Call that Bing the Bounty Hunter.

Bing Ring

Think you can outsmart an AI into saying stuff it's not supposed to? Microsoft is betting big that you can't — and willing to pay up if it's wrong.

In a blog update, Microsoft announced a new "bug bounty" program, vowing to reward security researchers between $2,000 and $15,000 if they're able to find "vulnerabilities" in its Bing AI products, including "jailbreak" prompts that make it produce responses that go against the guardrails that are supposed to bar it from being bigoted or otherwise problematic.

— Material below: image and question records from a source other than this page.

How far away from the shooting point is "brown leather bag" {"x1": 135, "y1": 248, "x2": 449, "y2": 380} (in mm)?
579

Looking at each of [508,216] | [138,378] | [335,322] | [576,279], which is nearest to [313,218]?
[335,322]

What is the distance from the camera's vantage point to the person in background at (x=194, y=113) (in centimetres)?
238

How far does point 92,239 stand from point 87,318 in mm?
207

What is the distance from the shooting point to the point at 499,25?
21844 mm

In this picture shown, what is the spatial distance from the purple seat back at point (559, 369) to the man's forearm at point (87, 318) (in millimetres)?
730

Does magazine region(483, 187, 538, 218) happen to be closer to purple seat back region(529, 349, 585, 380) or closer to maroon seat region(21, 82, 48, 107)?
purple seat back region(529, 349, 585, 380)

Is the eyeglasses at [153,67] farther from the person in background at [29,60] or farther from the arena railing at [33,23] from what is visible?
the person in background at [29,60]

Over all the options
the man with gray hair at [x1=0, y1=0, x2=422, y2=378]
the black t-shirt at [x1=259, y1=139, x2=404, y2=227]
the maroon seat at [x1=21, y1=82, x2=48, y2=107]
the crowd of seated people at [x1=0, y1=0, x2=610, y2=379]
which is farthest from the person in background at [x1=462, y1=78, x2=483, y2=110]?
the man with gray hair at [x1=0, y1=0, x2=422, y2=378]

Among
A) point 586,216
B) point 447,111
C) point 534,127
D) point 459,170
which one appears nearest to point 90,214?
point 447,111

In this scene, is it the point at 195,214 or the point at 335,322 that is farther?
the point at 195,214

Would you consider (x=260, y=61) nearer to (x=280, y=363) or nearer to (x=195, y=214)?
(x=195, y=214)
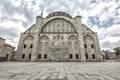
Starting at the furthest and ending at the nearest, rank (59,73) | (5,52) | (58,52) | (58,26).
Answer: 1. (58,26)
2. (5,52)
3. (58,52)
4. (59,73)

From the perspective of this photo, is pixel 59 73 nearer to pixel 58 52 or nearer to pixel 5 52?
pixel 58 52

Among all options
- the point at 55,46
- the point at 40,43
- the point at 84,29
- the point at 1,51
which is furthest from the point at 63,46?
the point at 1,51

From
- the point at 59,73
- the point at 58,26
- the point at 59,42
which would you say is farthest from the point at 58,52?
the point at 59,73

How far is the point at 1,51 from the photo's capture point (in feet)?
89.2

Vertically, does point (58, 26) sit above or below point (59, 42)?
above

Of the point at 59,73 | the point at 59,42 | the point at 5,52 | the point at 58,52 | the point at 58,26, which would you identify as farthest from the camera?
the point at 58,26

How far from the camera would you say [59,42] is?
2948cm

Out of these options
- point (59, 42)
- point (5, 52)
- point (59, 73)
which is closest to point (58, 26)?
point (59, 42)

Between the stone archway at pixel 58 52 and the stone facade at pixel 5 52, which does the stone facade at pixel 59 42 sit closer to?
the stone archway at pixel 58 52

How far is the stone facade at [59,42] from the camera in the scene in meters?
28.2

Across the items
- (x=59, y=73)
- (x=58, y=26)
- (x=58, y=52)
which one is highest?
(x=58, y=26)

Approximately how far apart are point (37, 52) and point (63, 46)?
8.72 meters

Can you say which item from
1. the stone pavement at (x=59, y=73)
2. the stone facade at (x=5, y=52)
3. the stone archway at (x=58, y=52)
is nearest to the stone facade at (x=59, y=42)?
the stone archway at (x=58, y=52)

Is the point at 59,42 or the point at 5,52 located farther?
the point at 59,42
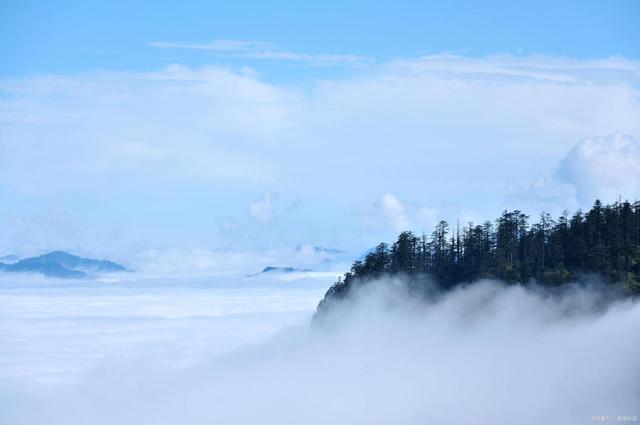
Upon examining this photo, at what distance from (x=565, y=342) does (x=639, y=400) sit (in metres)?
26.7

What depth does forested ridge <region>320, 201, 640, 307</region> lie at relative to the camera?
476 ft

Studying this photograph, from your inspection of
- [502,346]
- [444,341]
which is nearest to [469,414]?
[502,346]

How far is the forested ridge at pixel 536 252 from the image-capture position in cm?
14500

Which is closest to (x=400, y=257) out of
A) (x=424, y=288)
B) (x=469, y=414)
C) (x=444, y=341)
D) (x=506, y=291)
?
(x=424, y=288)

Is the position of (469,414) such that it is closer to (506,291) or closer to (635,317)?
(506,291)

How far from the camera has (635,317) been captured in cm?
13725

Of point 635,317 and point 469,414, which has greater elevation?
point 635,317

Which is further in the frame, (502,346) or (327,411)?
(327,411)


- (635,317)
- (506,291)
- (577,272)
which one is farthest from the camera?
(506,291)

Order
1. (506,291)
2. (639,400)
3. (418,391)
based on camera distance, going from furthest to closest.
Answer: (418,391), (506,291), (639,400)

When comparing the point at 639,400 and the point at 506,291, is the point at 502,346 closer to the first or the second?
the point at 506,291

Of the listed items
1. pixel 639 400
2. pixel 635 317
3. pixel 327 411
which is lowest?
pixel 327 411

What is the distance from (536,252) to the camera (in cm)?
16150

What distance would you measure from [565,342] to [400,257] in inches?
1976
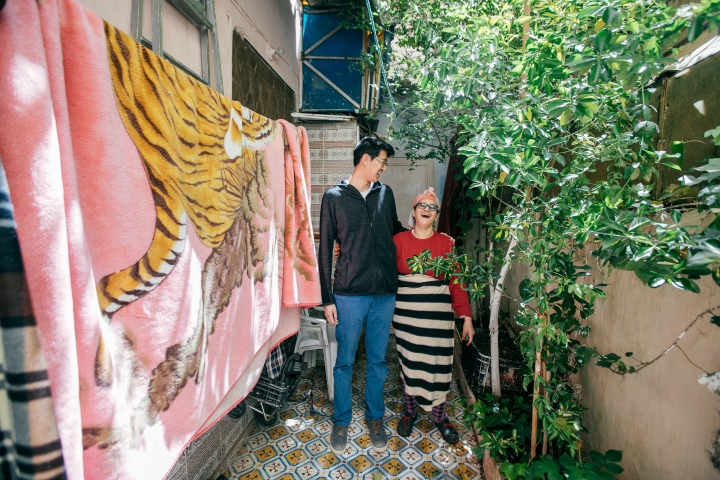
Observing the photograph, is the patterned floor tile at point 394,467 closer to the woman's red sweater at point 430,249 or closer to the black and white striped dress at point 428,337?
the black and white striped dress at point 428,337

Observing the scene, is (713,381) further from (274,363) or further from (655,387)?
(274,363)

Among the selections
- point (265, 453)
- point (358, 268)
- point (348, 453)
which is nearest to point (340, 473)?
point (348, 453)

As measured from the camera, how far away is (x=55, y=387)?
567 millimetres

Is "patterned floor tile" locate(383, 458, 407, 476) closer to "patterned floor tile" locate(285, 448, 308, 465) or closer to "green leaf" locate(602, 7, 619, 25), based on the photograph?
"patterned floor tile" locate(285, 448, 308, 465)

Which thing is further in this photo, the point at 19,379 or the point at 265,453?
the point at 265,453

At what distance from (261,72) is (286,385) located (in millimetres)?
2342

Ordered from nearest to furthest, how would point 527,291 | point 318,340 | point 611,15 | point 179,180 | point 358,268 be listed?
point 611,15 → point 179,180 → point 527,291 → point 358,268 → point 318,340

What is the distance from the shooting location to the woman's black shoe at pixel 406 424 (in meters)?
2.34

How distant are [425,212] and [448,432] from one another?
4.76ft

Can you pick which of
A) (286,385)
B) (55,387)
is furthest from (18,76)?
(286,385)

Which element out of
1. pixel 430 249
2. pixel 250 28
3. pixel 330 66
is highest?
pixel 330 66

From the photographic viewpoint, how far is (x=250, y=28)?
8.27 feet

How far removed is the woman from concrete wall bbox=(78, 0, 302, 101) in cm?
146

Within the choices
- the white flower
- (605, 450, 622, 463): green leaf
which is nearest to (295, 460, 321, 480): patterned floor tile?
(605, 450, 622, 463): green leaf
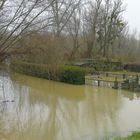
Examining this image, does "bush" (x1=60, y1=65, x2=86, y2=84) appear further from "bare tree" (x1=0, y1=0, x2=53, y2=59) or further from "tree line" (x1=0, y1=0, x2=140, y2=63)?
"bare tree" (x1=0, y1=0, x2=53, y2=59)

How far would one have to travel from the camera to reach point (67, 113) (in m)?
14.2

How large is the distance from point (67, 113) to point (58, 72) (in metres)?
10.7

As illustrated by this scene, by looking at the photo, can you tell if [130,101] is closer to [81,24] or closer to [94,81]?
[94,81]

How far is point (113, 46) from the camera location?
136ft

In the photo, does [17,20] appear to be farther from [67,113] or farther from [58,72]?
[58,72]

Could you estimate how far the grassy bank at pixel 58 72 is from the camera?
23577mm

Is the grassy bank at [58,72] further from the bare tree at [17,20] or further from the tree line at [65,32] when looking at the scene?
the bare tree at [17,20]

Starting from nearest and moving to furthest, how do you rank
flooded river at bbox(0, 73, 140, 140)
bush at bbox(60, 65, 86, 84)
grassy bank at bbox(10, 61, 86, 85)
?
flooded river at bbox(0, 73, 140, 140), bush at bbox(60, 65, 86, 84), grassy bank at bbox(10, 61, 86, 85)

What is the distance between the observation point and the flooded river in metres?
11.0

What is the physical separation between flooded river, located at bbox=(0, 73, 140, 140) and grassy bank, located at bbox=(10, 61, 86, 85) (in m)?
1.87

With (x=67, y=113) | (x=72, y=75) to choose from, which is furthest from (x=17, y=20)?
(x=72, y=75)

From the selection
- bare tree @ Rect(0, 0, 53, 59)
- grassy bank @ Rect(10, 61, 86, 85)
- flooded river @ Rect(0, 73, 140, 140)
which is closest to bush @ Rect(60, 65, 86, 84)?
grassy bank @ Rect(10, 61, 86, 85)

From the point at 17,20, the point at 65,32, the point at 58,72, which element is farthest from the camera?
the point at 65,32

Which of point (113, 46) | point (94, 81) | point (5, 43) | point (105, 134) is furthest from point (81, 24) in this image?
point (105, 134)
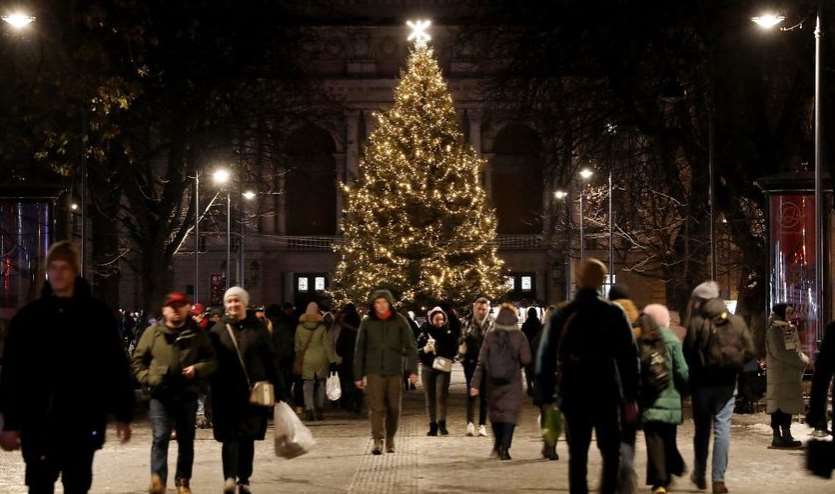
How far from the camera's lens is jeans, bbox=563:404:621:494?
10.5 metres

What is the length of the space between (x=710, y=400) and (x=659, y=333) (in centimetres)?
118

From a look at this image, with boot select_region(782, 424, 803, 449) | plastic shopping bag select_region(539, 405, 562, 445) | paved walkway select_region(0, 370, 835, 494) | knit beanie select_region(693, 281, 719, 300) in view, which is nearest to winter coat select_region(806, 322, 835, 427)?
plastic shopping bag select_region(539, 405, 562, 445)

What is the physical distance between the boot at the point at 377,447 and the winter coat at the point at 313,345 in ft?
19.7

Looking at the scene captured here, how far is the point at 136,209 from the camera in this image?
118 feet

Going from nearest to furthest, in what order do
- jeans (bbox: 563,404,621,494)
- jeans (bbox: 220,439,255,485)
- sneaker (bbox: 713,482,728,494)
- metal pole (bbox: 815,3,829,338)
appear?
jeans (bbox: 563,404,621,494) → jeans (bbox: 220,439,255,485) → sneaker (bbox: 713,482,728,494) → metal pole (bbox: 815,3,829,338)

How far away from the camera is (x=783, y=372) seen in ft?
60.5

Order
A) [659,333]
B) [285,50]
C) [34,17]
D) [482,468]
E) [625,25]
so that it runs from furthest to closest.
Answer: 1. [285,50]
2. [625,25]
3. [34,17]
4. [482,468]
5. [659,333]

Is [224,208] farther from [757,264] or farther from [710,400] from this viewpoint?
[710,400]

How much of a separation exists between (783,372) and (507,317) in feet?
10.0

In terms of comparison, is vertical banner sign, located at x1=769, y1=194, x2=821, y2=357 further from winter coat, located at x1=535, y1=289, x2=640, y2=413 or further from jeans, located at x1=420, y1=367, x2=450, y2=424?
winter coat, located at x1=535, y1=289, x2=640, y2=413

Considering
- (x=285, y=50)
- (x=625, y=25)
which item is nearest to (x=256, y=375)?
(x=625, y=25)

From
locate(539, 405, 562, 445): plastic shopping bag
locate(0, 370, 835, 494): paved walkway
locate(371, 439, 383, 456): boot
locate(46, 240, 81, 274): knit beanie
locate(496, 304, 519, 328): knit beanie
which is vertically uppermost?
locate(46, 240, 81, 274): knit beanie

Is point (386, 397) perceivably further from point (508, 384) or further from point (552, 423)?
point (552, 423)

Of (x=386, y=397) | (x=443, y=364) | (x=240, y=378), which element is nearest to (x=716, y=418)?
(x=240, y=378)
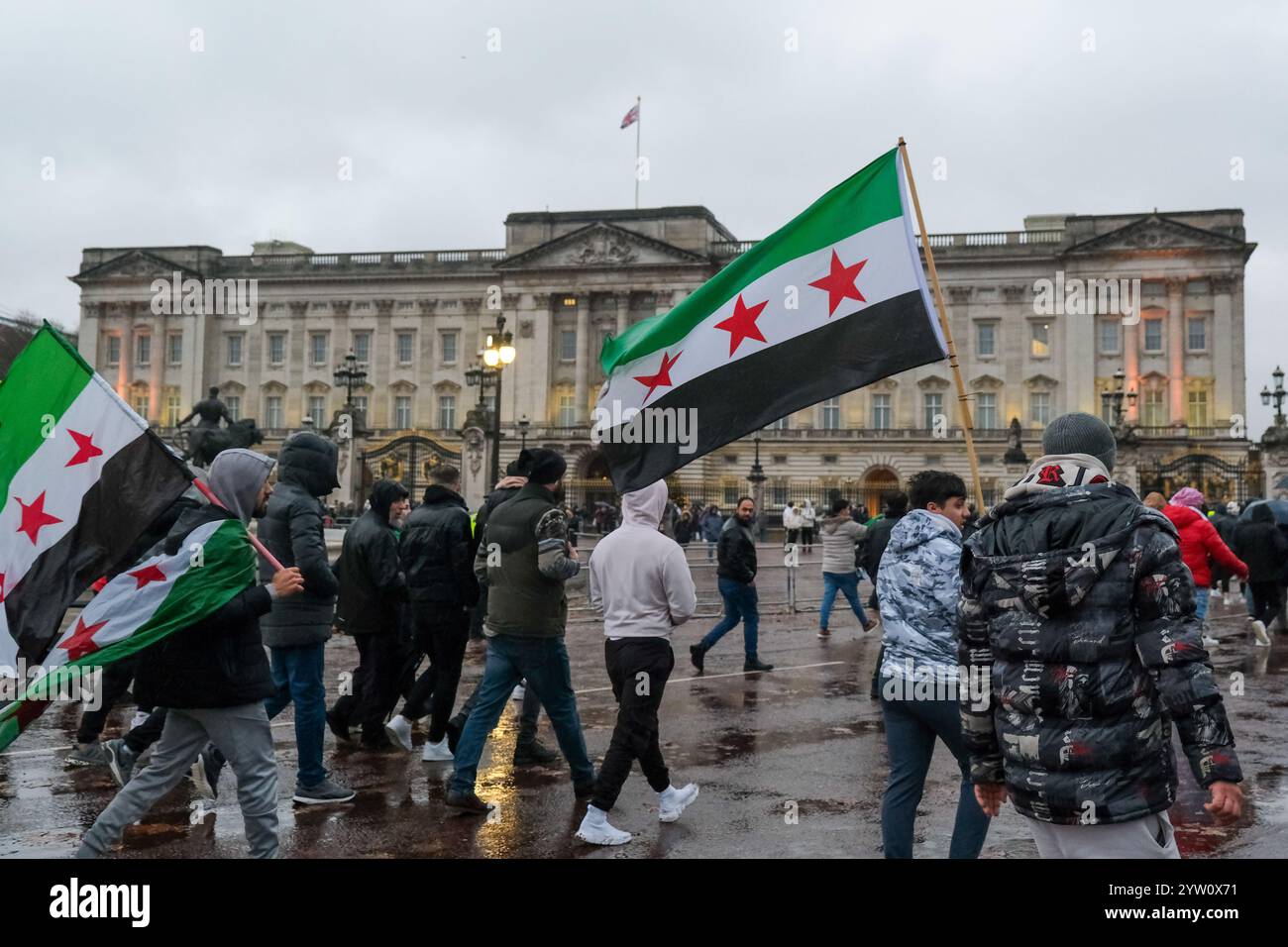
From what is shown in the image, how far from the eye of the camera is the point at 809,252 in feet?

To be eligible for submission, Bing users must inform Microsoft of a previously unknown vulnerability that is, per criteria outlined by the company, either "important" or "critical" to security. They must also be able to reproduce the vulnerability via video or in writing.

The bounty amounts are based on severity and quality levels, meaning the best documentation of the most critical bugs would be rewarded the most money. To entrepreneurial AI fans, the time is now!

ChatBPD

This program notably follows Microsoft's seeming difficulties handling Bing's, er, quirks. After the invite-only launch of the AI in early February, Bing AI right away began going off the rails and doing crazy stuff like concocting a hit list, claiming it was spying on users through their webcams, and threatening humans who made it mad.

Microsoft finally "lobotomized" Bing towards the end of its disastrous first month of media beta testing and less than a month later unleashed the newly-defanged AI into the world for anyone to use. Since that bowdlerizing, Bing has mostly flown under the radar as ChatGPT, released by Microsoft partner Open AI, has soared — with a few exceptions, like a crafty user who was able to bait the chatbot into giving fraud advice by eliciting sympathy over a dead grandma.

We don't know why, exactly Microsoft is only now announcing its Bing bug bounty, and when we reached out to the company to ask if the grandma jailbreak (or anything else) served as an impetus, we were pointed to another blog post about the company's bug bounty initiatives.

Regardless of timing, it is fascinating that Microsoft is outsourcing its vulnerability research — though given that it makes deals that range in the tens of billions, $15,000 is chump change by comparison.